Large-cap stocks are seeming to offer a little reprieve from an ultra-violent start to 2016. Small- and mid-caps weren’t so lucky. They’re continuing to rip through fresh new lows.

This has been the toughest bull market and bubble to call, as many leading indicators that we have used in the past simply don’t work since central banks hijacked the markets after 2008. But with these major divergences continuing to build, and after many years of the Fed’s zero-percent interest rates, it seems we’re finally coming close to the end.

You just can’t have a recovery that’s driven entirely by government stimulus. It only works when consumers start spending again and businesses expand to meet the demand otherwise you prevent the economy from rebalancing naturally, and only encourage greater speculation and bubbles… and that’s exactly what these bogus policies have done.

I’ve been warning more and more strongly from late 2014 forward that this bubble finally looked like it was peaking after going much longer than anyone could have imagined.
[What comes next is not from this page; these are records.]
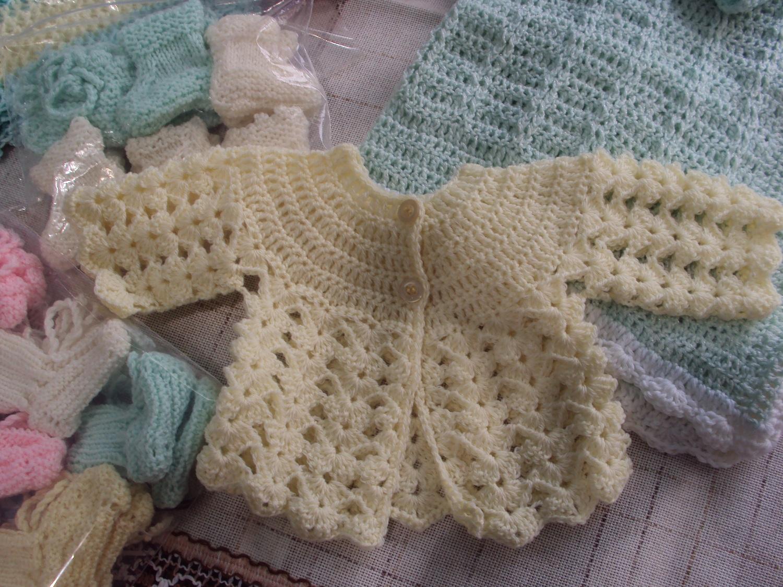 basta un filo.. lavori a maglia per bambini: coprifasce bianco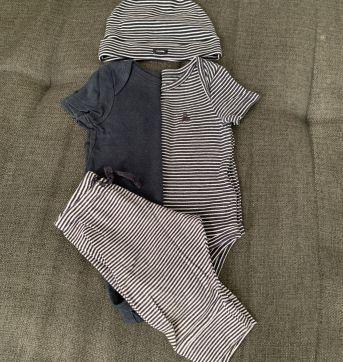Kit 2 Bodies + Calça + Gorro - 3 a 6 meses - Baby Gap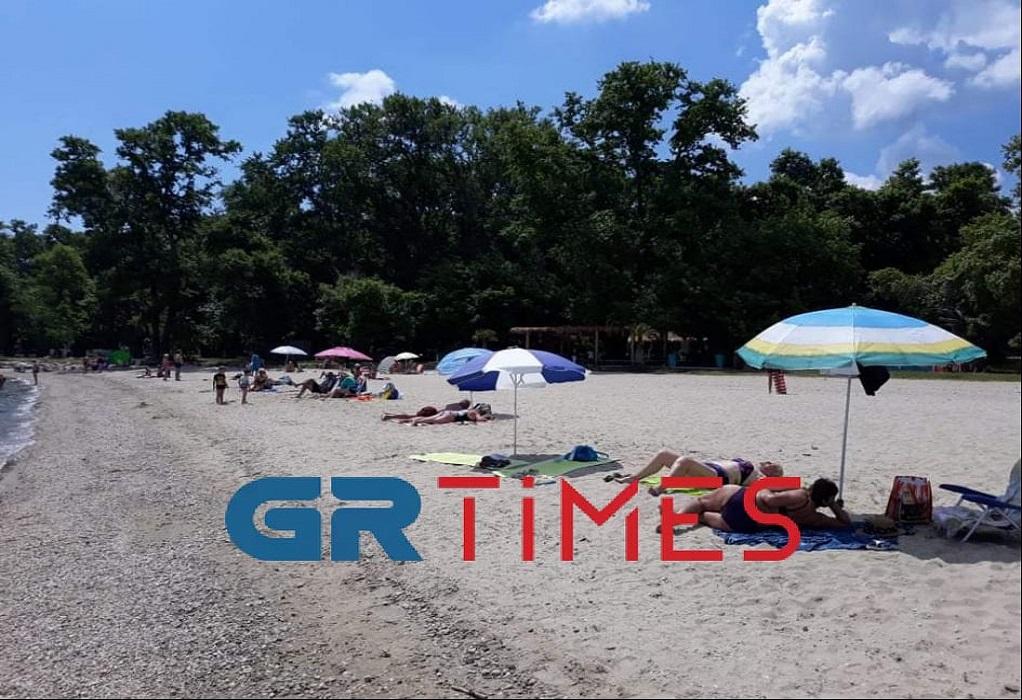 Θεσσαλονίκη: Άρχισαν να γεμίζουν σιγά – σιγά οι παραλίες, φωτογραφία-4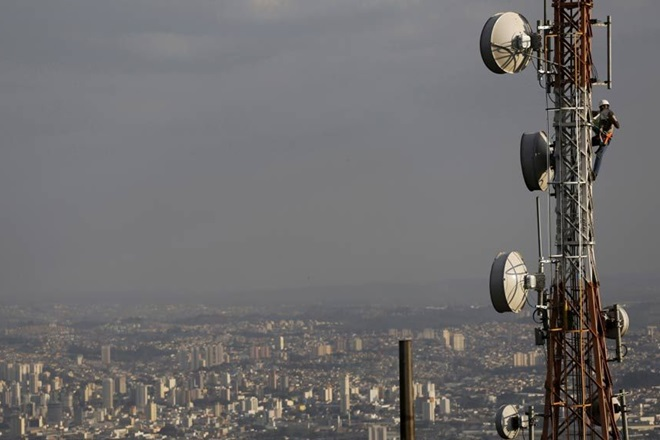 Telecom Department Mulls Allocating Valuable V-Band Spectrum Without Auctions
But into May of 2015 it continued to edge up to slight new highs. Since then we have continued to make lower highs on each rally – what I call a “rounded top pattern.”

But there’s a classic indicator that tells when a major bull market or bubble is finally peaking. I was suspicious that this indicator would not work this time in such an artificial market and economy. But it’s working like a charm.

That indicator occurs when small-cap stocks greatly underperform large-cap stocks. This is a sign that the dumb money is piling in and the smarter money is exiting. It’s like the generals advancing without the troops.